Task -
Reproduce every line of text in the listing below word for word, leaving the pictures out.

Short text snippets from websites:
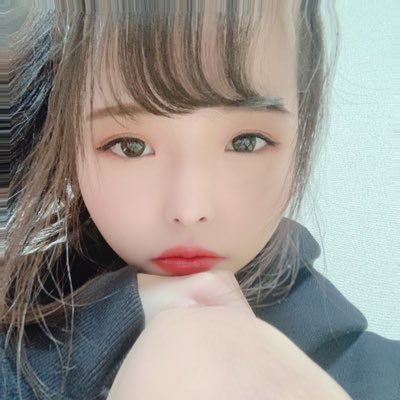 ゆうたん (@yuuutan77) / X ゆうたん (@yuuutan77) / X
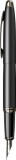 Stilou Scrikss Knight 88 Matt Black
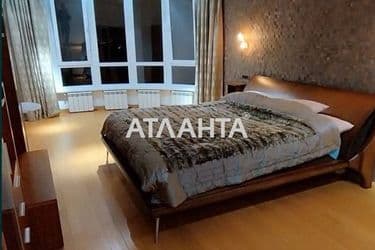 2-кімнатна квартира за адресою вул. Маріїнська (площа 86 м²) - Atlanta.ua - фото 26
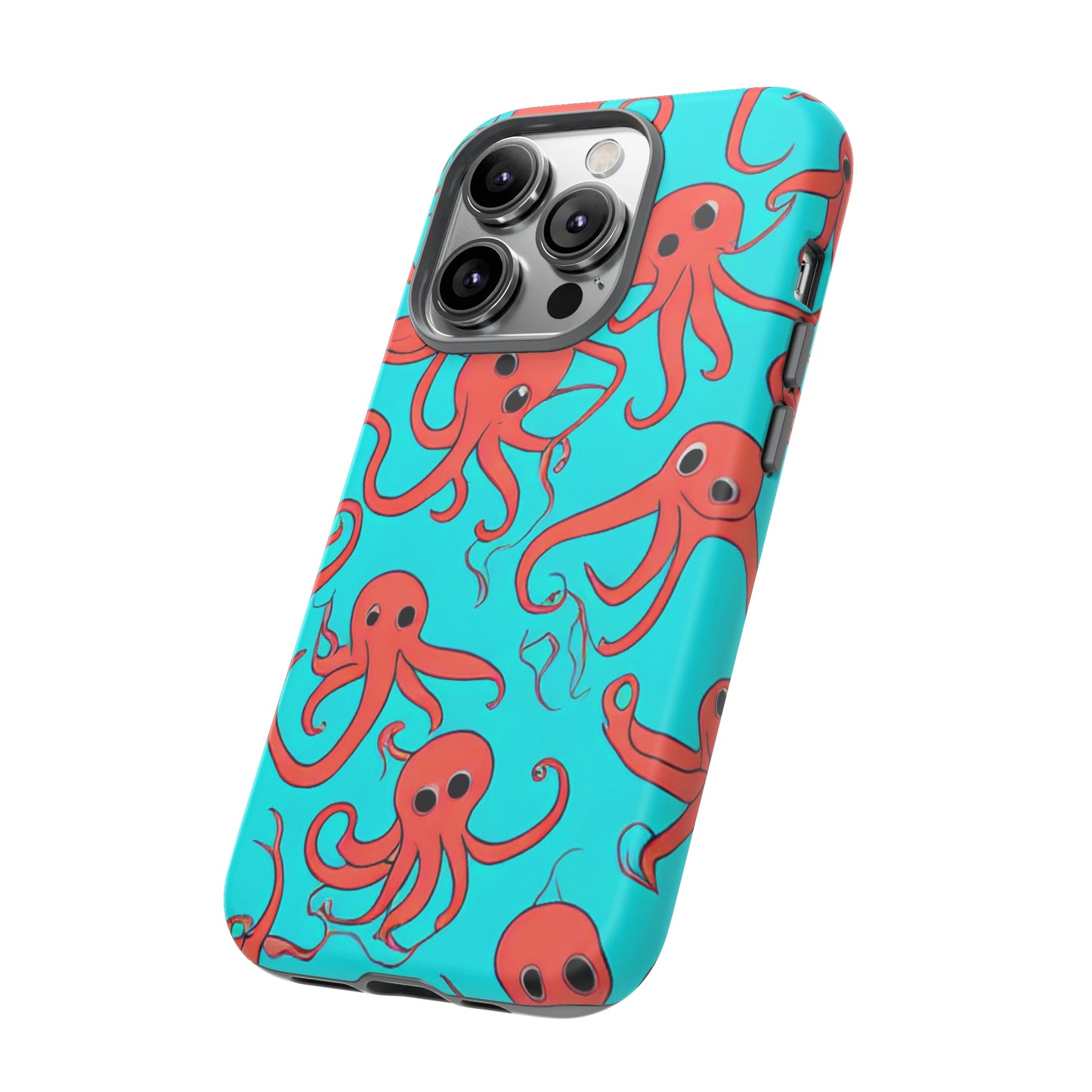 Octopi! 65720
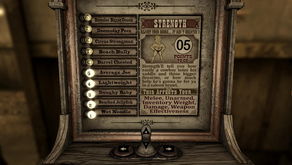 《辐射:新维加斯》技能攻略:揭秘最佳初始天赋选择新秘籍 《辐射:新维加斯》技能攻略:揭秘最佳初始天赋选择新秘籍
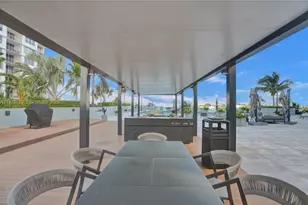 1881 79th Street Causeway, North Bay Village, FL 33141 - Photo 38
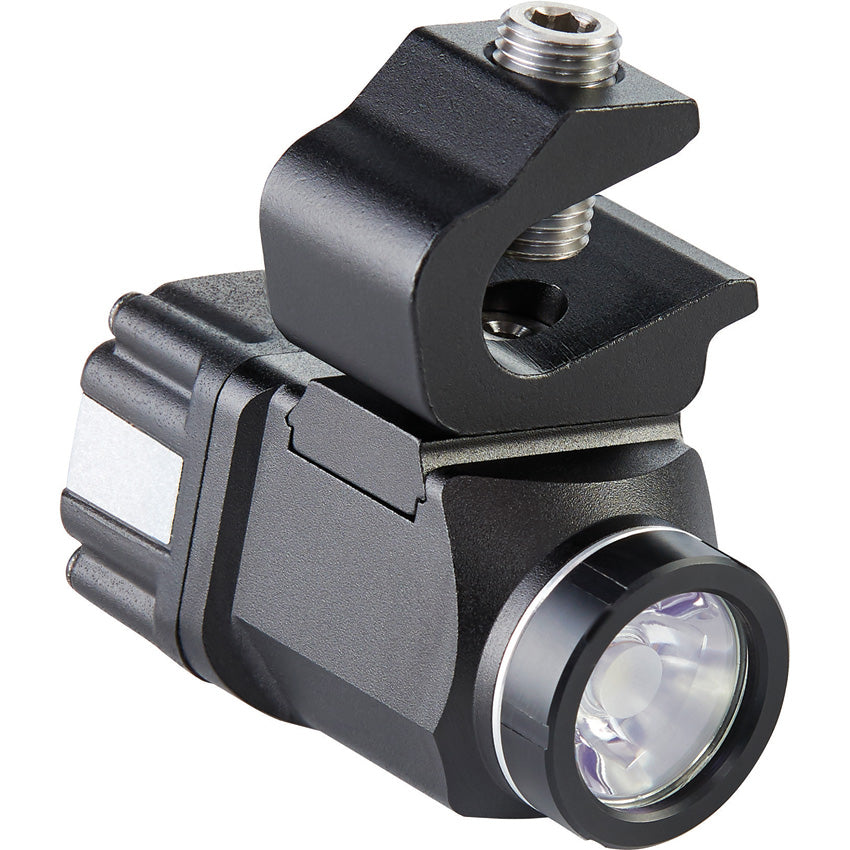 Vantage II Helmet Mount Light - STR69331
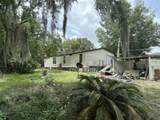 11821 123RD Avenue - Photo 4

Response area -
 ゆうたん (@yuuutan77) / X ゆうたん (@yuuutan77) / X
 Stilou Scrikss Knight 88 Matt Black
 2-кімнатна квартира за адресою вул. Маріїнська (площа 86 м²) - Atlanta.ua - фото 26
 Octopi! 65720
 《辐射:新维加斯》技能攻略:揭秘最佳初始天赋选择新秘籍 《辐射:新维加斯》技能攻略:揭秘最佳初始天赋选择新秘籍
 1881 79th Street Causeway, North Bay Village, FL 33141 - Photo 38
 Vantage II Helmet Mount Light - STR69331
 11821 123RD Avenue - Photo 4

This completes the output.